AIM OF THE TASK = Go through each line of the records below and count those with the word "scientific"; give only the total.

--------

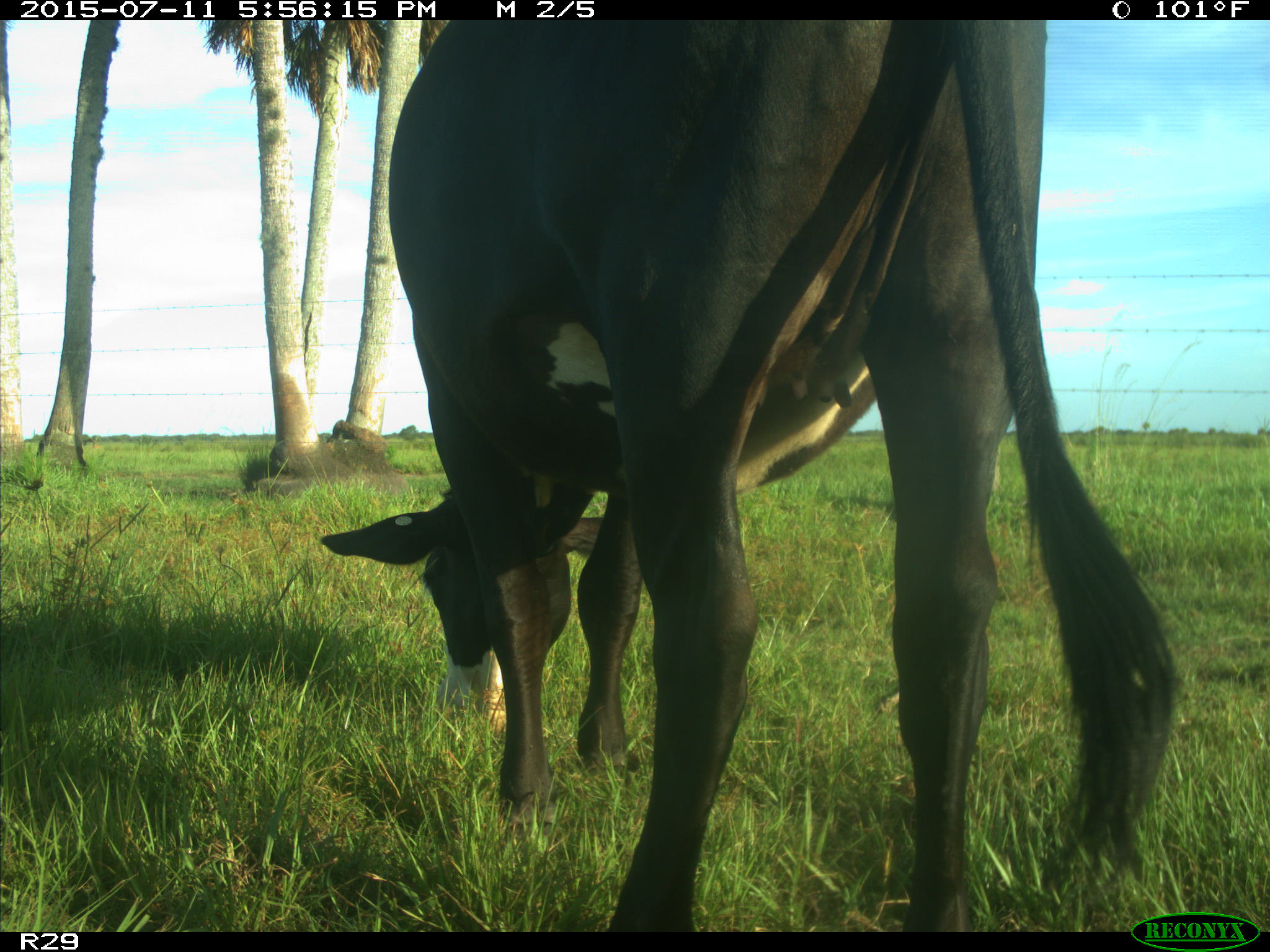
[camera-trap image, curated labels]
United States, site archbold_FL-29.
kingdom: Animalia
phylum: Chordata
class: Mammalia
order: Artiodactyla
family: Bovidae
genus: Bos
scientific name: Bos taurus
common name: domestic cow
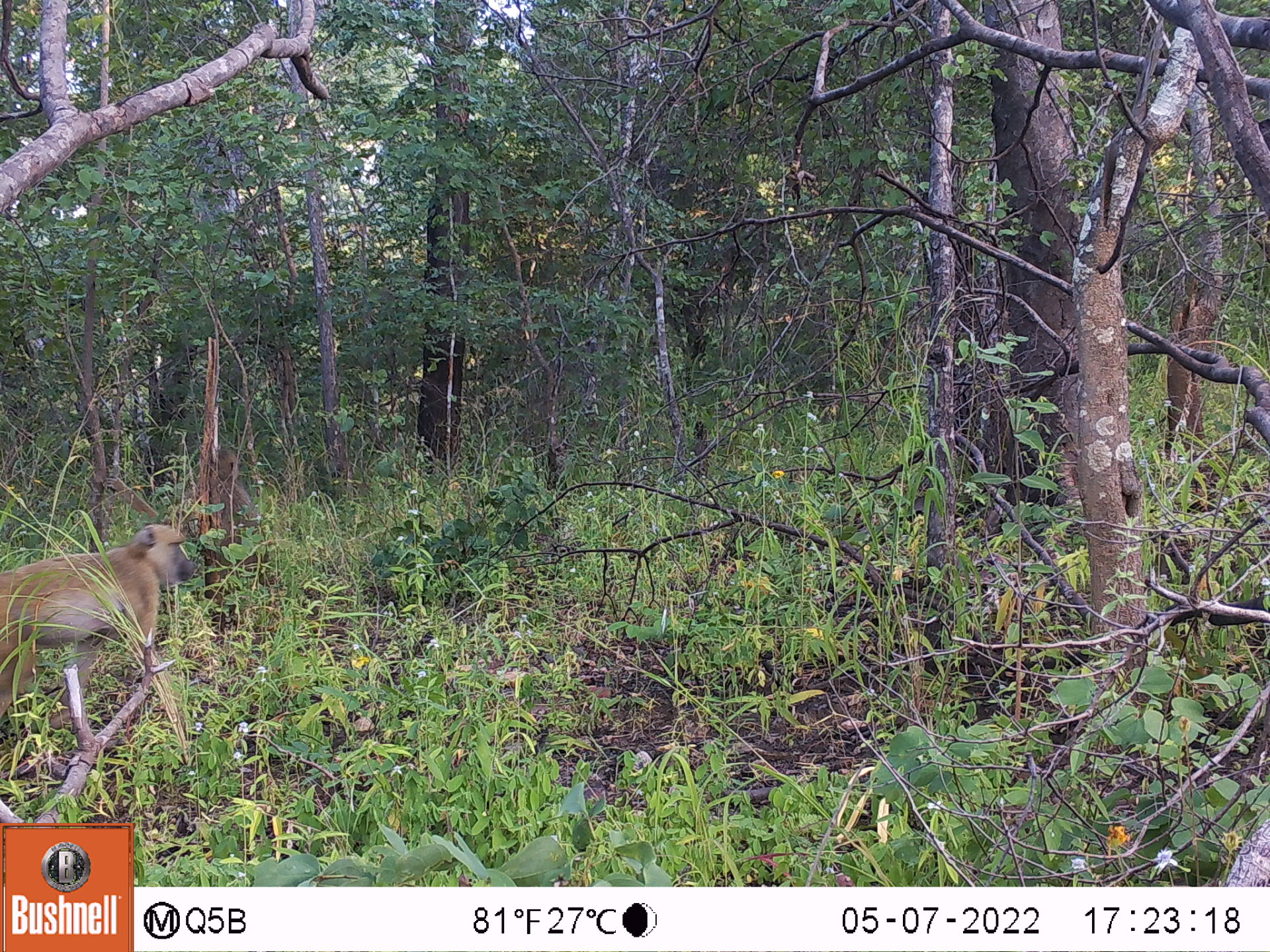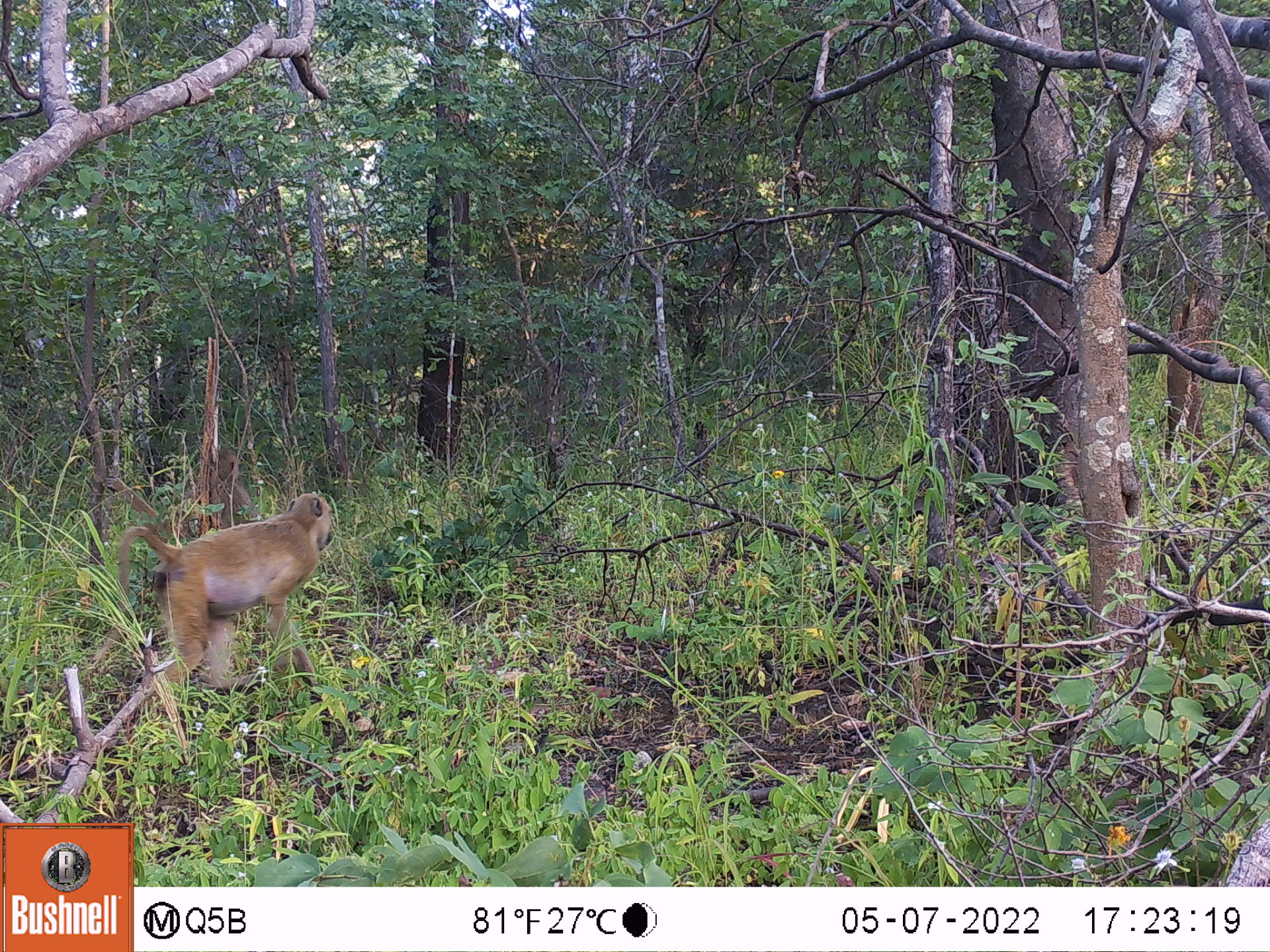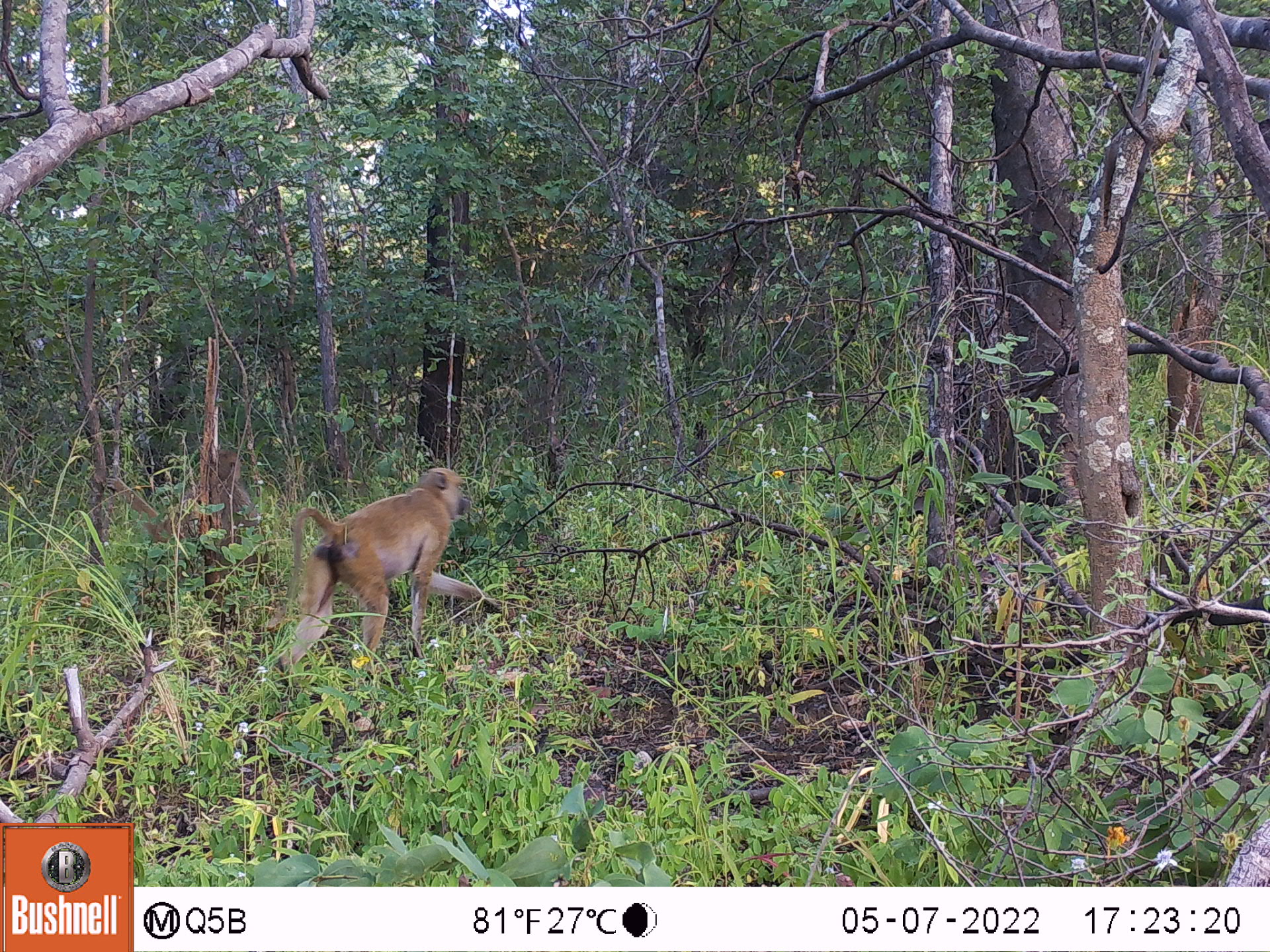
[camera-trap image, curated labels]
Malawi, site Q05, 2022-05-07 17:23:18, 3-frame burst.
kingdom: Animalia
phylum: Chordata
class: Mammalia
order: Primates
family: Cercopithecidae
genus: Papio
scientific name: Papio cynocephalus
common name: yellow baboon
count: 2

--------

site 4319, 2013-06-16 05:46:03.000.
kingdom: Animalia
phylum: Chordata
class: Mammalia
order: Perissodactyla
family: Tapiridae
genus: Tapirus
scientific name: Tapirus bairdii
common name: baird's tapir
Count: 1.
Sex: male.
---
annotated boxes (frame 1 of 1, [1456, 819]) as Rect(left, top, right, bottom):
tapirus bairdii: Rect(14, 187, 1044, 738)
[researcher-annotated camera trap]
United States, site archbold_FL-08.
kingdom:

--------

FINAL ANSWER = 3